The skin effect is a key constraint in winding thickness design under high-frequency operating conditions. As the AC frequency increases, the current concentrates on the conductor surface, resulting in a decrease in the effective conductive cross-sectional area and an increase in the equivalent resistance. If the winding thickness exceeds twice the skin depth (Δ=√(2/(μωσ)), where μ is permeability, ω is angular frequency, and σ is conductivity, the inner conductors will not be able to effectively participate in conduction, resulting in material waste and increased losses. For example, in MHz-level high-frequency applications, the skin depth may only be tens of micrometers. In this case, using excessively thick windings will actually reduce efficiency due to the low current density in the inner layers. Therefore, the winding thickness should be selected according to the operating frequency during design, making it close to or slightly less than the skin depth to maximize the utilization of conductor material.

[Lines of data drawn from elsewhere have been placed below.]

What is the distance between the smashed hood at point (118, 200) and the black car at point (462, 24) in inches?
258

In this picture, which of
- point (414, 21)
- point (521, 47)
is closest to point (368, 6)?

The proximity effect further complicates the relationship between winding thickness and losses. When multiple windings are closely arranged, the alternating magnetic fields of adjacent conductors will interfere with each other, leading to uneven current distribution and a significant increase in local current density. This effect is particularly pronounced in thick windings and may cause local overheating and additional losses. For example, in parallel winding structures, if the thickness of each layer is inconsistent or the spacing is too small, the proximity effect will cause current to concentrate in certain areas, forming hot spots and threatening the reliability of the transformer. Therefore, optimizing winding layout (such as using interleaved winding or sandwich structures) and controlling interlayer spacing are important means to reduce proximity effect losses.
Temperature rise is a direct feedback indicator of winding thickness design. Heat generated by winding losses needs to be conducted to the external environment through heat dissipation structures (such as PCB copper foil, core surface). If the winding is too thick, although it can reduce resistance, it may lead to excessive temperature rise due to insufficient heat dissipation area or increased thermal resistance. For example, in multilayer PCB planar transformers, the inner layer windings typically have a higher temperature rise than the outer layers due to their longer heat dissipation paths. In this case, if the winding thickness is not properly designed, the inner layer may experience accelerated aging of the insulation material due to excessive temperature, or even insulation failure. Therefore, thermal simulation and experimental verification are necessary to ensure that the winding thickness meets power density requirements while keeping the temperature rise within a safe range.
Power density is one of the core advantages of planar transformers, and winding thickness is a key factor affecting its improvement. Within a limited core window area, increasing the winding thickness can improve current carrying capacity, thereby increasing power density. However, excessively thick windings occupy more space, limit the number of turns, and may reduce performance due to core saturation or increased leakage inductance. Therefore, it is necessary to control winding thickness while maintaining power density by optimizing the winding structure (e.g., using multiple layers of thin copper foil in parallel) and the core material (e.g., high-saturation magnetic flux density ferrite).
Manufacturing cost and process feasibility are also important considerations in winding thickness design. While thicker copper foil can reduce resistance, it may increase costs due to increased processing difficulty (e.g., etching precision, interlayer alignment). Therefore, a trade-off must be struck between performance and cost, choosing standard thickness copper foil (e.g., 1 oz or 2 oz) and compensating for insufficient thickness through design optimization (e.g., increasing the number of parallel layers).